There may be a mitigating factor in terms of public hospitals, primary health centres and government-run educational institutions that poor citizens can access either for free or at a subsidised charge but even there the quality of service leaves much to be desired. Most of the other government-run public delivery services are afflicted with the same rent-seeking malady the most notorious being the ration shops and government-owned petrol pumps and gas agencies.
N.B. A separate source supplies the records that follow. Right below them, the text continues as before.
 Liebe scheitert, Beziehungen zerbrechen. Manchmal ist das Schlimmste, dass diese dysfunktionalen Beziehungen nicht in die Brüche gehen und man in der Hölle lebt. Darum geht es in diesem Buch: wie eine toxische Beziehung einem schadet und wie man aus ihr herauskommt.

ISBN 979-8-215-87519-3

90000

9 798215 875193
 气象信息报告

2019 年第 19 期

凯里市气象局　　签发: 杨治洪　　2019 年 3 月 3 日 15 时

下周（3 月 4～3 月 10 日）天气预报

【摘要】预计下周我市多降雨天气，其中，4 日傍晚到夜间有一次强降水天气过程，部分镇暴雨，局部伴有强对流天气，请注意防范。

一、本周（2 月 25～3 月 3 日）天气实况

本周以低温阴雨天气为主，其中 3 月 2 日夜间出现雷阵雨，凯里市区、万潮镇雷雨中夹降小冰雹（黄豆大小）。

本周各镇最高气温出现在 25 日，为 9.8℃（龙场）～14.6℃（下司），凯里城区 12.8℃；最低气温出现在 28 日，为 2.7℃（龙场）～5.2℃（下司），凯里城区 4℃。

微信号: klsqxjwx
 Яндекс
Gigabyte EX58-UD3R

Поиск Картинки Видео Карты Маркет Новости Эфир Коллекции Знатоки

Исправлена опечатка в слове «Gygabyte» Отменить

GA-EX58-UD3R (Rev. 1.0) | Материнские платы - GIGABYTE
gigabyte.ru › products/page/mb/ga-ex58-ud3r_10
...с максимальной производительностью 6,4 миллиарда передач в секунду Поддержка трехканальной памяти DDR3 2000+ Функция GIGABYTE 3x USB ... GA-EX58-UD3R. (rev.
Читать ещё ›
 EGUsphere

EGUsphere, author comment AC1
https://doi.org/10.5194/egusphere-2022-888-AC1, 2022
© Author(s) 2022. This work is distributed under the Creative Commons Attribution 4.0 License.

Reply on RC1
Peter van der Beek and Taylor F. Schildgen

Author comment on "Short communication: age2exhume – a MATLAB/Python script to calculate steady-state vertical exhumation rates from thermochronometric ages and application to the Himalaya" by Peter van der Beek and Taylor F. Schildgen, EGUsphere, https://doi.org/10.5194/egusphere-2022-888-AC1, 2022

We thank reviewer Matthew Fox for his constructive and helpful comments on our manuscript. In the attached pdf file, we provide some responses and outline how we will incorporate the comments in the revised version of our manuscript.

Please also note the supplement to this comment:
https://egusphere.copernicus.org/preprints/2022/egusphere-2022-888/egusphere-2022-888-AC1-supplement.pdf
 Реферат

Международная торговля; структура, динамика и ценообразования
What is the solution to this problem? One remedy that the political right suggests is privatisation of public services. From the late 1970s to the great economic meltdown in 2008 the world witnessed the privatisation of public services from sewage to railways as the state withdrew from its role. This phenomenon acquired a new impetus after the collapse of the Soviet-led command economic model in 1989. However, this is a model unsuited for India insofar as delivery of public goods is concerned. Where do we then go from here?
There is only one-way bottoms-up administrative reform. Since Independence the government has set up two administrative commissions, the first on January 5, 1966 under the chairpersonship of Morarji Desai. It had an expansive 10-point remit: the machinery of the Government of India and its procedures or work; the machinery for planning at all levels; Centre-state relationships; financial administration; personnel administration; economic administration; administration at the state level; district administration; agricultural administration and problems of redress of citizens grievances.
A second administrative commission was constituted on August 31, 2005 under the chairpersonship of Veerappa Moily. It also had a capacious 13-point mandate. Organisational structure of the Government of India; ethics in governance; refurbishing of personnel administration; strengthening of financial management systems; steps to ensure effective administration at the state level; steps to ensure effective district administration; local self-government/panchayati raj institutions; social capital, trust and participative public service delivery; citizen-centric administration; promoting e-governance; issues of federal polity; crisis management and public order.
Both commissions submitted voluminous tomes as reports. However, the bureaucracy led by the Indian Administrative Service buried both these reports 10 fathoms deep and ensured that nothing would come of it. Even the political executive came up short in seizing the moment and dismantling the colonial era structures of the Mai-Baap sarkar that was put in place by the British to oppress the natives, extract revenue and terrorise them into accepting the over lordship of the imperialists.
The IAS founded in 1858 as the Indian Imperial Service has remained largely unchanged in its disposition. After Independence we have added on a host of other such structures. The time has come to dismantle all of them lock, stock and barrel as they are way past their expiry date. For all the loud protestations that would be articulated that the alleged “steel frame” saves the country from the vagaries of mercurial if not unhinged politicians the counter is simple — Prime Minister Nehru handpicked India’s best diplomats when there was no Foreign Service.